Células madre mesenquimales para tratar el infarto cerebral agudo

Exuperio Díez Tejedor, jefe de Servicio de Neurología y Centro de Ictus, coordinador del Área de Neurociencias del IdiPAZ del Hospital Universitario La Paz de Madrid y catedrático de Neurología de la UAM, es el investigador principal, junto con Olivier Detante, de un proyecto europeo sobre el tratamiento en el infarto cerebral agudo con células madre mesenquimales de tejido adiposo.

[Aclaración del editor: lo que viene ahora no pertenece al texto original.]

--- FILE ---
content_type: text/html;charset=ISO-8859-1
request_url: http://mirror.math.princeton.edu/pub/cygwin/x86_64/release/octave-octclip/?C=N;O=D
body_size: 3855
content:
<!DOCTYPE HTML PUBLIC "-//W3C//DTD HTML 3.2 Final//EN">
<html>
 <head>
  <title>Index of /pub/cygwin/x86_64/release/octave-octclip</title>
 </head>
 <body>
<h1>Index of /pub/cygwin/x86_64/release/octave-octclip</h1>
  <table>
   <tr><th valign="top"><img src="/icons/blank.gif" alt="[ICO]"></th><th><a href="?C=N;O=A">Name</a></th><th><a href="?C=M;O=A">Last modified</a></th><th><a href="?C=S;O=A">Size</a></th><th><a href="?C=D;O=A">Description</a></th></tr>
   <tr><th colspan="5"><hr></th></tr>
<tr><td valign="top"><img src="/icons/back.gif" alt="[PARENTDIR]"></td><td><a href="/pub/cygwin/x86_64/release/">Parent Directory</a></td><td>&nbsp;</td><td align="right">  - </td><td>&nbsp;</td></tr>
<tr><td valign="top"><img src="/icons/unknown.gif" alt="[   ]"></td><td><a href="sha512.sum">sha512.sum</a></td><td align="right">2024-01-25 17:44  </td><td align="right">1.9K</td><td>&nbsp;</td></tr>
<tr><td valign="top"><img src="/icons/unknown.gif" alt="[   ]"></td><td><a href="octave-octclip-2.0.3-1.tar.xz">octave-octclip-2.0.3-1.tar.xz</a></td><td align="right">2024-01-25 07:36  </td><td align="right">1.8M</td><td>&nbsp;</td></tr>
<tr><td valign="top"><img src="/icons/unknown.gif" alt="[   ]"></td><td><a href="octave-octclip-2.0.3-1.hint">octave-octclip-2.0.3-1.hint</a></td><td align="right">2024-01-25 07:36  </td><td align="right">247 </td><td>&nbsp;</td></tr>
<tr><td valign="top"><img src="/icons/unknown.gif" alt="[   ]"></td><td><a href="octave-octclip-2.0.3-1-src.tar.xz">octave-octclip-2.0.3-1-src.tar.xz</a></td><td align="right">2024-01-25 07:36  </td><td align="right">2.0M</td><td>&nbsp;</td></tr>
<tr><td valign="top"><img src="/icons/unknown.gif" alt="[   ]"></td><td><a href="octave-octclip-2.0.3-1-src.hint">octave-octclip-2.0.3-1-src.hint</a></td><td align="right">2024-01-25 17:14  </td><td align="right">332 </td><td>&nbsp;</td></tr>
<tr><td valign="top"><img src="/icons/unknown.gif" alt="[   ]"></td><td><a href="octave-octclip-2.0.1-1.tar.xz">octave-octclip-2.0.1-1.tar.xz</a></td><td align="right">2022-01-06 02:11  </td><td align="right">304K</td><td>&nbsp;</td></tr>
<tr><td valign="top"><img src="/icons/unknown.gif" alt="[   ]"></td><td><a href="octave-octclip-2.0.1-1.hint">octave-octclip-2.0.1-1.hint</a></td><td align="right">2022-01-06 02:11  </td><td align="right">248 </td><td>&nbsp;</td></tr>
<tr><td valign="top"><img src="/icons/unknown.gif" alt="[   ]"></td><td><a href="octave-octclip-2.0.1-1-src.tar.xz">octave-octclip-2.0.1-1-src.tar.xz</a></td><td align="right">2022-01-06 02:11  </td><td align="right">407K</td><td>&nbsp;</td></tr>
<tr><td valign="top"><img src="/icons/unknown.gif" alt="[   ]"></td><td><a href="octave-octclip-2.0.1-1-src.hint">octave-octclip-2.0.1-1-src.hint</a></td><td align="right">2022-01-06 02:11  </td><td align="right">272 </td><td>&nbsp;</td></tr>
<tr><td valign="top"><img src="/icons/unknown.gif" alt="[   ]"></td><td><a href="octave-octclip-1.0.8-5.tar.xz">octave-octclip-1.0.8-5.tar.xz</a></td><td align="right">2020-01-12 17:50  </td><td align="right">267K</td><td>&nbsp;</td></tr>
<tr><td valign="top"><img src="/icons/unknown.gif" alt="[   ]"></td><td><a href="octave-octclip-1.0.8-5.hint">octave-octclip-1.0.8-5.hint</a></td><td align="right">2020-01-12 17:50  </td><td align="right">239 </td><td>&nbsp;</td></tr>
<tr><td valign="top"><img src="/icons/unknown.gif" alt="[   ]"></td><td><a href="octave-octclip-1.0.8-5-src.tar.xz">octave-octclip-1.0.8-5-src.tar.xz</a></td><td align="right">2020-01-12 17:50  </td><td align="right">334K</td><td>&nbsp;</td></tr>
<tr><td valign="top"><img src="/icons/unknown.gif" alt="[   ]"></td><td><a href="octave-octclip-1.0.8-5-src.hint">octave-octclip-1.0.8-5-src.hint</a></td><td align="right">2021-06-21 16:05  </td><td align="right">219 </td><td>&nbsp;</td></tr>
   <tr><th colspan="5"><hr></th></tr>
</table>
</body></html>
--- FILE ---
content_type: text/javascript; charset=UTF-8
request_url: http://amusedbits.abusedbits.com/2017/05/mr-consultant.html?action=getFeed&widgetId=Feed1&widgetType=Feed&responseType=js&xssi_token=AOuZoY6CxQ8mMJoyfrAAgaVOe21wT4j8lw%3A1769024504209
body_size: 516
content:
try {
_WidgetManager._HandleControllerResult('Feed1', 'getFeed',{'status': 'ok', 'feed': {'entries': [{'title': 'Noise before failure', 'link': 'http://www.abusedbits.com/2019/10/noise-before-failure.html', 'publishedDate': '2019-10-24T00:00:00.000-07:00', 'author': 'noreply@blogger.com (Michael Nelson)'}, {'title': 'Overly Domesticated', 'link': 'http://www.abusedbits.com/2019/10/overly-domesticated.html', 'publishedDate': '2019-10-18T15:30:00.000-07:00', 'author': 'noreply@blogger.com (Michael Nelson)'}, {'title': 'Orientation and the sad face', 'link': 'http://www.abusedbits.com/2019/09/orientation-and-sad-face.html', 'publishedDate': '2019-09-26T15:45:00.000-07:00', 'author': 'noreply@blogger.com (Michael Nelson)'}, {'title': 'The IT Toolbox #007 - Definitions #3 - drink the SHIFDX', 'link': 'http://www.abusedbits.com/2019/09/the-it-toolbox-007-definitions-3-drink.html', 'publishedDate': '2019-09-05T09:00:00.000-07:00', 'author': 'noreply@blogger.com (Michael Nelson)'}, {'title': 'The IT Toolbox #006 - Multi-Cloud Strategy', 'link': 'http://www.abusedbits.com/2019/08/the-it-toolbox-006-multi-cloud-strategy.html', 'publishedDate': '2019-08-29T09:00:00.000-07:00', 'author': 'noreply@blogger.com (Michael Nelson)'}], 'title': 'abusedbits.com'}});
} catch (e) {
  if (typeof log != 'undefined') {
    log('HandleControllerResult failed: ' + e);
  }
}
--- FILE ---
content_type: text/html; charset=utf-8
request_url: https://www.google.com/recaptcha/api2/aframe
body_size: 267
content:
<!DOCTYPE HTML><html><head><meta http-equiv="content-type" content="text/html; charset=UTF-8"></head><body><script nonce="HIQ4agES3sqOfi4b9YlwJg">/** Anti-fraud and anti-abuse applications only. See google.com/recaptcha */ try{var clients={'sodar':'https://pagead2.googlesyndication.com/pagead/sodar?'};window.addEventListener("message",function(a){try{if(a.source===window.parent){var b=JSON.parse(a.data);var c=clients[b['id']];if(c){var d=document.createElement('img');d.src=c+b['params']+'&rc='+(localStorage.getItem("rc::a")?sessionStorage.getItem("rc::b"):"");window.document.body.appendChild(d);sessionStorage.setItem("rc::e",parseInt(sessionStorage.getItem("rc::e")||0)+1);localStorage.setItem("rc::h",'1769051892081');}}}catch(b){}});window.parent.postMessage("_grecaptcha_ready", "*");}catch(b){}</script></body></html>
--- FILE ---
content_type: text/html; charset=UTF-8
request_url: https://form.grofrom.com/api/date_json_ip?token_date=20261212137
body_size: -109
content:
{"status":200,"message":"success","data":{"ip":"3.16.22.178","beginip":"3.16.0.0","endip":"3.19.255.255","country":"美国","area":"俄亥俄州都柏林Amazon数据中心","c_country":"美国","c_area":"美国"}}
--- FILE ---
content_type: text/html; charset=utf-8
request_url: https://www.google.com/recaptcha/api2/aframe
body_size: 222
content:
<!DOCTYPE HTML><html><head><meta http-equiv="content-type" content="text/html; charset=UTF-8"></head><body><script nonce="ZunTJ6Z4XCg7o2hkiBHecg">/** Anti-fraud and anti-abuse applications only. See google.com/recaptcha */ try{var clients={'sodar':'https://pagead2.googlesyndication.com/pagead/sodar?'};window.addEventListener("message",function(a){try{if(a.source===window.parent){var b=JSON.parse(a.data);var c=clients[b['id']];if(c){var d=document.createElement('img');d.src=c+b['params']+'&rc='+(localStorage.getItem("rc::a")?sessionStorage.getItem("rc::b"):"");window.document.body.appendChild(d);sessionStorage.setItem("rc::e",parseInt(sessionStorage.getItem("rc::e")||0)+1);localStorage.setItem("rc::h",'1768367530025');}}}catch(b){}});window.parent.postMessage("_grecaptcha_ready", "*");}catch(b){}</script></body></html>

“El ensayo clínico, que contempla reclutar unos 400 pacientes se desarrollará en tres partes: una de análisis de toxicidad, otra de búsqueda de dosis y otra, en fase II, para el análisis de seguridad y primeros datos de eficacia”, explica Díez Tejedor.

La novedad de este tratamiento, que se utilizan células madre alogénicas, es decir, de donantes. “Lo que hacemos en el estudio es utilizar células mesenquimales alogénicas pero, en vez de ser proceder de la médula ósea, proceden de tejido adiposo”, asegura Díez Tejedor

Estas células son más fáciles de obtener, no hace falta pinchar en la médula ósea a los pacientes y pueden proceder de distintas fuentes, como del tejido graso subcutáneo.

“Inicialmente, para el infarto cerebral se utilizó la vía intracerebral, que es muy agresiva y no podía realizarse en infartos cerebrales agudos, sino que había que esperar a fase más tardía y secuelar, por lo que las posibilidades de recuperación eran menores”, explica. Como alternativa apareció la vía intraarterial. Se introduce un catéter hasta la carótida y arteria cerebral media y se inyectan ahí. Así las células se concentran en el cerebro y daba buenos resultados”. Pero quisieron innovar en animales y ver qué ocurría si se administraban las células por vía intravenosa. El resultado era que menos cantidad de células llegaban al cerebro pero el resultado era exactamente el mismo. El animal se recuperaba bien y los daños disminuían.

El equipo de Díez Tejedor lleva años con esta investigación. El hospital ya ha hecho un estudio fase I, que se llama ‘Amascis’. “Nosotros hicimos un estudio de seguridad, con 20 pacientes, con este tipo de células y los primeros resultados nos indican que son seguras. Estamos pendientes de su publicación”, anuncia Díez Tejedor. Pero la Agencia Europea del Medicamentos ha solicitado que se vuelva a repetir el estudio.

La incidencia del infarto cerebral agudo en España es de aproximadamente 170 por cada 100.000 habitantes al año. “En este momento, el ictus es la causa más frecuente de incapacidad en adultos y la primera causa de muertes en mujeres. Por eso es muy importante que todas estas terapéuticas que estamos lanzando, para reducir el daño cerebral y mejorar su reparación. Lo que permitiría disminuir el número de pacientes con dependencia”, concluye.